** DIRECTIONS FOR THIS TASK **
Express the lines of the entries below as a JSON list of strings, one string per line, skipping blank lines. Leave the pictures out.

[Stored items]
========================================

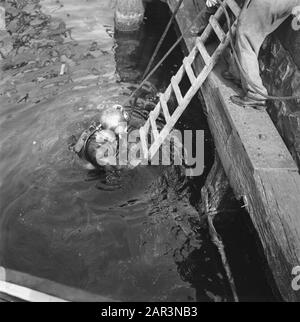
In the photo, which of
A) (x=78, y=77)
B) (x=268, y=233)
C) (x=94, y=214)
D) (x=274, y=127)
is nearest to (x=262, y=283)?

========================================

** EXERCISE RESULT **
[
  "In the photo, which of",
  "A) (x=78, y=77)",
  "B) (x=268, y=233)",
  "C) (x=94, y=214)",
  "D) (x=274, y=127)",
  "is nearest to (x=262, y=283)?"
]